Nearly 170 investors (39%) most of them from Britain, bought in, along with those from the US (25%) and Russia (22%).
The share of investors from continental Europe and Asia was 14 percent.
With the overall demand having exceeded $7 billion, a large number of potential buyers were unable to invest in Russian securities.
According to Yekaterina Novikova, a senior economist with the Plekhanov Institute in Moscow, the high investor interest in Russian Eurobonds belies widespread reports about serious problems facing the Russian economy as a result of Western sanctions.
“Investors vote with their own money and the large number of people willing to buy Russian bonds means that Russia’s market offers higher profits compared with other markets,” Novikova told Sputnik.
She added that with the implementation of social and economic reforms and clever investments, the share of added value in various fields of commodity production and services will be high, including as a result of the policy of import phase-out.
“The economic situation in Russia is more stable than that of the other economically developed countries whose debt obligations exceed their annual GDP growth, Novikova noted.
She also emphasized that by maintaining its current sanctions against Russia, the West would be acting to the detriment of its own investors.
According to Chris Weafer, a senior partner at Macro-Advisory Ltd, Moscow, the price at which Russia’s recent Eurobonds were sold, is consistent with the current valuation of existing Russian debt.
“As political relations with the US and UK continue to deteriorate, Russia’s financial position grows stronger.
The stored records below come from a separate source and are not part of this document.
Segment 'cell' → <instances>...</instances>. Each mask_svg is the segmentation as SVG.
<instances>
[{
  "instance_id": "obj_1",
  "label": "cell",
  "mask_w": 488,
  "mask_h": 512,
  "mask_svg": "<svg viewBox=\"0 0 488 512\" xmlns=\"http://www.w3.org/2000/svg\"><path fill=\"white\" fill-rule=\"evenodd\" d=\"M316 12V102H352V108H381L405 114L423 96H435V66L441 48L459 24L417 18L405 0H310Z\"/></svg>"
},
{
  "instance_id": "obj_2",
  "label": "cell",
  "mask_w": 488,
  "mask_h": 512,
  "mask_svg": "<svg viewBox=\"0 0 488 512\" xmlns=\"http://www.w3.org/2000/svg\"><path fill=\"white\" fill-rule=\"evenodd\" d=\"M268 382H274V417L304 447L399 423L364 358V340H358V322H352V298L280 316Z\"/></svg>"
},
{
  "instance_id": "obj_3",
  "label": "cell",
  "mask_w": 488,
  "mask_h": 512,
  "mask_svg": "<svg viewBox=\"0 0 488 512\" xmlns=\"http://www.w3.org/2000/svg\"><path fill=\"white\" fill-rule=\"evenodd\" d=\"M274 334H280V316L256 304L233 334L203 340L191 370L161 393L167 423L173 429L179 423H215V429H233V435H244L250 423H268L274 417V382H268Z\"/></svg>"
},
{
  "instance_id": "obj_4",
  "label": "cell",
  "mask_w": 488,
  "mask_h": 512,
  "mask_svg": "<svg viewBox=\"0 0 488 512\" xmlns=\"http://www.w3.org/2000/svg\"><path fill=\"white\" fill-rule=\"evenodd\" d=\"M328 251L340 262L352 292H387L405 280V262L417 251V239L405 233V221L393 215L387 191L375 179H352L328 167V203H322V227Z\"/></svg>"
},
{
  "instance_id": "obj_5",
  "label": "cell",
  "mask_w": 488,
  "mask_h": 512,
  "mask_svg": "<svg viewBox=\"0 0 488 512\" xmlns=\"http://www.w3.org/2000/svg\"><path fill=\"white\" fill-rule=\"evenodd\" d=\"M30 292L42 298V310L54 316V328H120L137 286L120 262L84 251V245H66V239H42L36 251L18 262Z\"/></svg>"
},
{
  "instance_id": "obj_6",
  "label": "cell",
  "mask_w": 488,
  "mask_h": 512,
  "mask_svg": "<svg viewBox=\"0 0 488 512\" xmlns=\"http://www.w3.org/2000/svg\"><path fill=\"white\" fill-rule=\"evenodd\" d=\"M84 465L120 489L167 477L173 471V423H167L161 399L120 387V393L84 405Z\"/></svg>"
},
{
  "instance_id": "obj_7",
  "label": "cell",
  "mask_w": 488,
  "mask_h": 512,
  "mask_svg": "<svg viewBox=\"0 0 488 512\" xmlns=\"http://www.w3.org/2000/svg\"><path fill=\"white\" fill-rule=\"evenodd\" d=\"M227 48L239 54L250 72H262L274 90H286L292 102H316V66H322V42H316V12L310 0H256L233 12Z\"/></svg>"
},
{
Russia has the world’s sixth lowest level of national debt and the world’s sixth highest financial reserves. The value of Russia’s financial reserves has increased by $75 billion since the start of 2017,” Weafer told Sputnik.
“This means that investors see Russia as financially very safe and is one of the best investment risks amongst all emerging economies,” he added.
Reflecting this general view, the rating agency Standard & Poor’s recently upgraded Russia’s sovereign risk to investment grade.
In December 2017, President Vladimir Putin suggested issuing special foreign-currency bonds to help Russia’s richest safely and anonymously repatriate capital to shield it from a possible tightening of Western sanctions.